Keempat, membantu mencarikan pasangan yang sesuai bagi anak-anaknya. Carilah yang memiliki  Saddha artinya mempunyai keyakinan atau agama yang sama dan berlindung pada Tiratana; carilah yang berperangai baik, murah hati dan tidak kikir namun tidak boros; dan carilah yang memilki kebijaksanaan yang cukup artinya pengertian, hormat setia dan sebagainya.

      Dalam Maha Mangala Jataka, pedoman memilih menantu perempuan agar kelak menjadi istri yang membawa berkah adalah sebagai berikut: ia harus orang yang ramah tamah, usianya sepadan, setia, baik hati, dan subur (dapat memberikan keturunan), memilki keyakinan, bermoral serta berasal dari keluarga baik-baik.

      Walaupun pemilihan dibatasi pada kreteria-kreteria tertentu, adalah lebih baik mengelak memilih seorang pria untuk dijadikan suami bila ia adalah; hidung belang, pemabuk, penjudi dan pemboros, (Vasala Sutta). Kesehatan hendaknya diperhatikan sebelum mereka melaksanakan pernikahan. Kalau tidak orangtua akan dihina karena keturunan mereka. Maka perlu memperhatikan hal ini demi kelangsungan dan masa depan anak-anak kita.
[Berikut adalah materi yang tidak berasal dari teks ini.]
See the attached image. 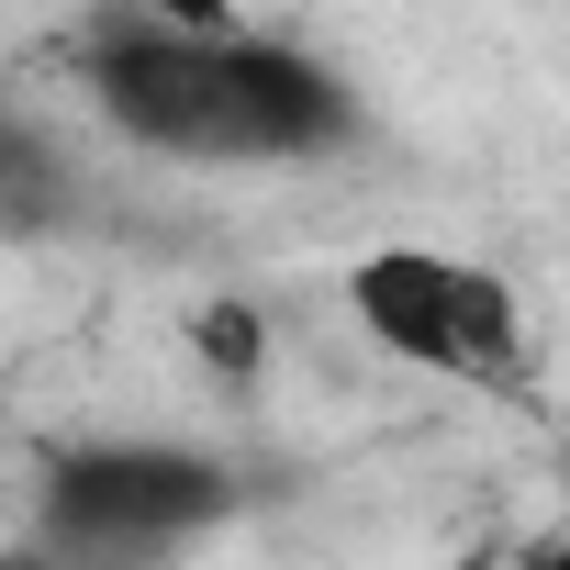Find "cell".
Returning <instances> with one entry per match:
<instances>
[{"mask_svg": "<svg viewBox=\"0 0 570 570\" xmlns=\"http://www.w3.org/2000/svg\"><path fill=\"white\" fill-rule=\"evenodd\" d=\"M224 514H235V470L213 448H179V436L57 448L46 459V492H35V525L68 559H157V548L213 537Z\"/></svg>", "mask_w": 570, "mask_h": 570, "instance_id": "7a4b0ae2", "label": "cell"}, {"mask_svg": "<svg viewBox=\"0 0 570 570\" xmlns=\"http://www.w3.org/2000/svg\"><path fill=\"white\" fill-rule=\"evenodd\" d=\"M101 124L168 168H303L336 157L358 135V90L303 57L292 35H190V23H146L124 12L112 35H90L79 57Z\"/></svg>", "mask_w": 570, "mask_h": 570, "instance_id": "6da1fadb", "label": "cell"}, {"mask_svg": "<svg viewBox=\"0 0 570 570\" xmlns=\"http://www.w3.org/2000/svg\"><path fill=\"white\" fill-rule=\"evenodd\" d=\"M347 314L370 325V347H392L403 370H436V381H492L514 392L525 381V303L514 279L448 257V246H370L347 257Z\"/></svg>", "mask_w": 570, "mask_h": 570, "instance_id": "3957f363", "label": "cell"}, {"mask_svg": "<svg viewBox=\"0 0 570 570\" xmlns=\"http://www.w3.org/2000/svg\"><path fill=\"white\" fill-rule=\"evenodd\" d=\"M68 213H79L68 146L46 124H23V112H0V235H57Z\"/></svg>", "mask_w": 570, "mask_h": 570, "instance_id": "277c9868", "label": "cell"}, {"mask_svg": "<svg viewBox=\"0 0 570 570\" xmlns=\"http://www.w3.org/2000/svg\"><path fill=\"white\" fill-rule=\"evenodd\" d=\"M190 347H202V370H224V381H257V358H268V314H257V303H202Z\"/></svg>", "mask_w": 570, "mask_h": 570, "instance_id": "5b68a950", "label": "cell"}, {"mask_svg": "<svg viewBox=\"0 0 570 570\" xmlns=\"http://www.w3.org/2000/svg\"><path fill=\"white\" fill-rule=\"evenodd\" d=\"M112 12H146V23H190V35H224V23H246V0H112Z\"/></svg>", "mask_w": 570, "mask_h": 570, "instance_id": "8992f818", "label": "cell"}]
</instances>
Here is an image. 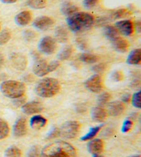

  1. Memberikan warisan pada saat yang tepat

Sebagai yang terakhir, memberikan warisan pada saat yang tepat. Orangtua yang
baik bukan hanya mencitai dan memelihara anak-anaknya selama dalam asuhan mereka saja, tetapi juga mempersiapkan kebahagiaan anak-anaknya di masa mendatang. Walaupun dengan dengan susah payah mereka mengumpulkan dan menyimpan harta, tetapi mereka akan menghadiahkannya dengan tulus dan rela kepada anak-anaknya. Warisan ini tidak hanya yang berbentuk materi, tetapi juga yang bukan materi seperti cinta kasih, ketulusan, kesabaran dan sebagainya. Justru warisan ini sangat penting untuk anak-anak kita. Jadi apa yang ditentukan sebagai sutau kewajiban bagi orangtua ini adalah merupakan sikap moral yang luhur karena akan mencegah terjadinya perselisihan dan konflik di antara mereka sebagai ahliwaris.

      Dapat disimpulkan bahwa agama Buddha tidak membedakan kedudukan anak yang lahir pertama atau yang terakhir baik pria maupun wanita, yang sukses dalam pendidikan atau tidak; sehingga di dalam menyerahkan harta kekayaan akan dilandasi pengertian benar yang akhirnya tidak ada rasa irihati dan kecemburuan. Sehingga mereka bisa mempergunakan warisan tersebut sesuai dengan kebutuhannya. Karena harapan orangtua adalah supaya hidup mandiri dan sukses baik secara lahir maupun batinya.